How does 'storage2.max-concurrent-requests' really work?

jammerdan · August 12, 2022, 2:13am

It really depends on the hardware, the setup but also on node age and size. Now with nodes getting older and therefore bigger and the increasing usage pattern due to Storj adoption by customers, this can become an issue. The decision to make the file walker or similar processes to run independently of current load was not a good one.
Here the file walker is running now for 10 hours straight.

jammerdan · August 12, 2022, 5:39am

14 hours now…

Stob · August 12, 2022, 8:33am

I feel your pain. 40 hours 0 minutes and still going…

BrightSilence · August 12, 2022, 9:22am

You’re seeing stats for every function, collected over time. It’s a really long list, but if you look for upload, you’ll find stats on how long the upload function takes to complete.
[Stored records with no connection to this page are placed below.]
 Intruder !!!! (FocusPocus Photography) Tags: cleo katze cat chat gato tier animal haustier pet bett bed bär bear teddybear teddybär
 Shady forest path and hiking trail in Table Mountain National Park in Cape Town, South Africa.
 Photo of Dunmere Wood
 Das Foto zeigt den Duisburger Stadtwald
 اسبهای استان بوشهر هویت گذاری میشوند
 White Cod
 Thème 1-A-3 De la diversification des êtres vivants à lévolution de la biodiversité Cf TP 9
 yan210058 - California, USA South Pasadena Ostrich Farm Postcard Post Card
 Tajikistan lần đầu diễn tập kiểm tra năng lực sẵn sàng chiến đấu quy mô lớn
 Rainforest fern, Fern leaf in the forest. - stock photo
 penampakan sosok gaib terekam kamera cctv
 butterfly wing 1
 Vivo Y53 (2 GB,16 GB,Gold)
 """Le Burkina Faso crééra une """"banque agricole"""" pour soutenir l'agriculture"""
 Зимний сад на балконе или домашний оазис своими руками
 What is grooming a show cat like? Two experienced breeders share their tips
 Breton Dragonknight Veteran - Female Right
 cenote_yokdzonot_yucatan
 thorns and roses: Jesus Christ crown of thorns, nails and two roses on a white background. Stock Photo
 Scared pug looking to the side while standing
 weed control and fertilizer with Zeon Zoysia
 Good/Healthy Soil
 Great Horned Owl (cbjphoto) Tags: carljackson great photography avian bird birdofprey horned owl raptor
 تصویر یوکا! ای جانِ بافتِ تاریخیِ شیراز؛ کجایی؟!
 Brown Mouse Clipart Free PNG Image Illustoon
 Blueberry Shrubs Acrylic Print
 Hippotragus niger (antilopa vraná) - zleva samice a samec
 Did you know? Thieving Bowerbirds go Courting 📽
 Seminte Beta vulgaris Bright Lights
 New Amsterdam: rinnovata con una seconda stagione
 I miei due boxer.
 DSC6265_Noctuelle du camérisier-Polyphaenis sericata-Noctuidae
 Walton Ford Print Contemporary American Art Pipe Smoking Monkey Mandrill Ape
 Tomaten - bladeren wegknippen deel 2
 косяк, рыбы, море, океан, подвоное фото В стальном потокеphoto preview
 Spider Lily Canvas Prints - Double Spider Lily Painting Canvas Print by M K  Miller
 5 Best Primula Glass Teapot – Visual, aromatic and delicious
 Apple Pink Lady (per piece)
Retain is the garbage collection process. So yeah, that’s a long one.

That the parent thread/function no longer exists. This is fairly normal in how go works I think. Functions just create a new thread to do what needs to be done and then end.

Pac · August 12, 2022, 9:54am

Ah really? Did not know that, good to know thx
That’s a shame, I think we should be able to configure both separately.

One of my nodes on a cheap 2.5" drive was taking more than 36 hours, but since my RPi 4B was switched to 64bit Raspbian, it is way faster for reasons I can’t explain (less than 10 jours I think - still incredibly long, but way better anyways).

I do agree the max-concurrent-requests setting shouldn’t be used, but personally I did not find any other way for using cheap 2.5" SMR drives which are not performing well “by design” and really aren’t supposed to be used this way…

I can confirm that even on my crawling poor 2.5" SMR disks, everything works fine with such a low setting. In fact, all of my SMR nodes have higher values than that.

Toyoo · August 12, 2022, 11:17am

I think the way it works now makes sense. You cannot deny downloads to customers, as by accepting the upload you promise that you will store and make files available on demand. But you can deny new uploads (e.g. because of lack of free space). Yet both uploads and downloads require your node to perform some potentially time consuming operations, and require bandwidth. So if your node can’t cope with, let say, 100 such concurrent operations, uploads is the only thing that you can control while not violating T&C.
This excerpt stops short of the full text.